*** PASSAGE ***

A detailed review was undertaken as in the opinion of the directors of the Manager, the rapid and unanticipated dislocation on the global credit markets has significantly impacted the operations, financial position and outlook of the Trust. Substantial doubt now exists as to the Trust’s ability to continue as a going concern and the Trust is now undertaking a Strategic Review to address these concerns.
On 10 December 2008, the Trust announced that it would undertake the Strategic Review with the objective of maximising unit holder value and subsequently, the Trust has appointed advisers for the review. The process to be followed will include soliciting bids for corporate or entity acquisition transactions or for the acquisition of properties or portfolios of properties. It is possible that this could result in a proposal to acquire 100% of MDT units. Alternatively, it could result in the disposal of a large number or even the majority or all of MDT’s properties. The Board will, with the assistance of its advisers, assess the bids which are received to determine the strategy which is in the best interest of unitholders. In addition, the Strategic review will focus on the restructuring of the Trust’s debt by renegotiating or refinancing its loan facilities.
There should be minimal disruption to the business and operations of MDT, during the Strategic Review process and management will continue its focus on strengthening MDT’s balance sheet through refinancing upcoming debt maturities and selling properties where this will not unduly affect the review process.
The Trust paid no distribution at 31 December 2008 in order to retain operating capital and assist with the refinancing of debt facilities.

*** End of PASSAGE ***
*** DATA SHOWN ***

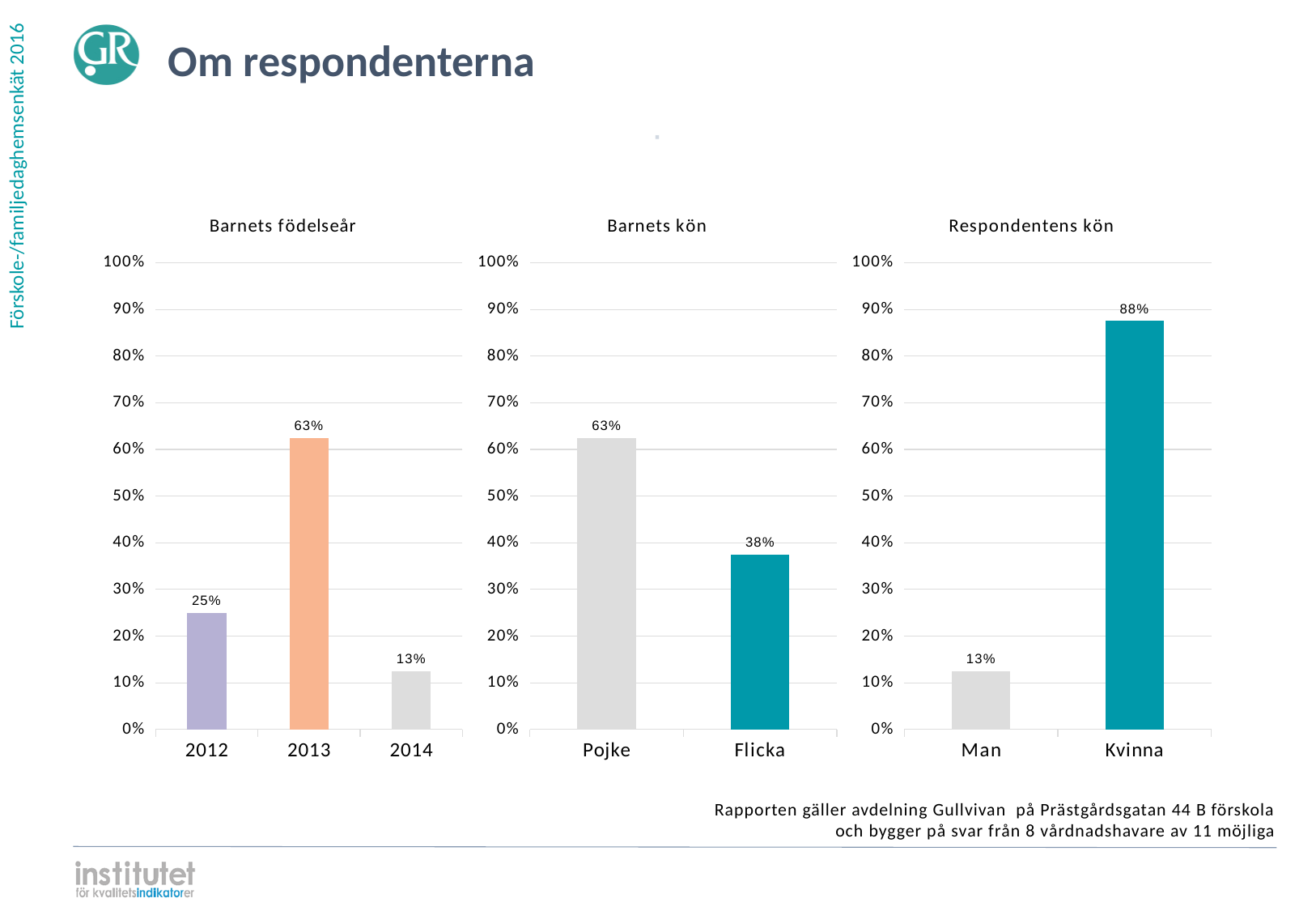
What kind of chart is the 'Respondentens kön' chart? Bar chart In the 'Barnets födelseår' chart, what is the difference between the values for 2013 and 2012? 38% In the 'Barnets födelseår' chart, which birth year has the lowest value? 2014 In the 'Respondentens kön' chart, what is the value for Man? 13% In the 'Barnets födelseår' chart, how many categories are shown on the x axis? 3 How many charts are shown on the slide? 3 In the 'Barnets kön' chart, which category is higher, Pojke or Flicka? Pojke In the 'Barnets kön' chart, what is the difference between Pojke and Flicka? 25% In the 'Respondentens kön' chart, what is the value for Kvinna? 88% In the 'Barnets kön' chart, what is the value for Flicka? 38% In the 'Barnets födelseår' chart, what is the value for 2013? 63% In the 'Respondentens kön' chart, which category has the highest value? Kvinna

*** End of DATA SHOWN ***

ACTIVITY LIST:
1. Retype the passage on the trust's strategic review, starting at "There should be" and ending at "of debt facilities.".
2. Extend the statement on the trust's strategic review past its last sentence.
The data that comes after the trust's strategic review statement has no connection to it.

SOLVED PROBLEMS:
1.
There should be minimal disruption to the business and operations of MDT, during the Strategic Review process and management will continue its focus on strengthening MDT’s balance sheet through refinancing upcoming debt maturities and selling properties where this will not unduly affect the review process.
The Trust paid no distribution at 31 December 2008 in order to retain operating capital and assist with the refinancing of debt facilities.

2.
In the period from 30 June 2008 to 31 December 2008 the Trust recorded a loss of A$220.9 million, principally as a result of revaluations of investment properties performed at 31 December 2008, resulting in property valuation losses of A$228,455, and a fair value movements in derivatives as a result of movements in foreign exchange and interest rates.
Since the end of the financial year, the directors of the Manager are not aware of any other matter or circumstance not otherwise dealt with in this report or the financial report that has significantly affected or may significantly affect the operations of the Trust, the results of those operations or the state of affairs of the Trust in financial years subsequent to the year ended 30 June 2008.
29. Events occurring after 30 June 2009 reporting date (Not Covered by Auditor’s Report)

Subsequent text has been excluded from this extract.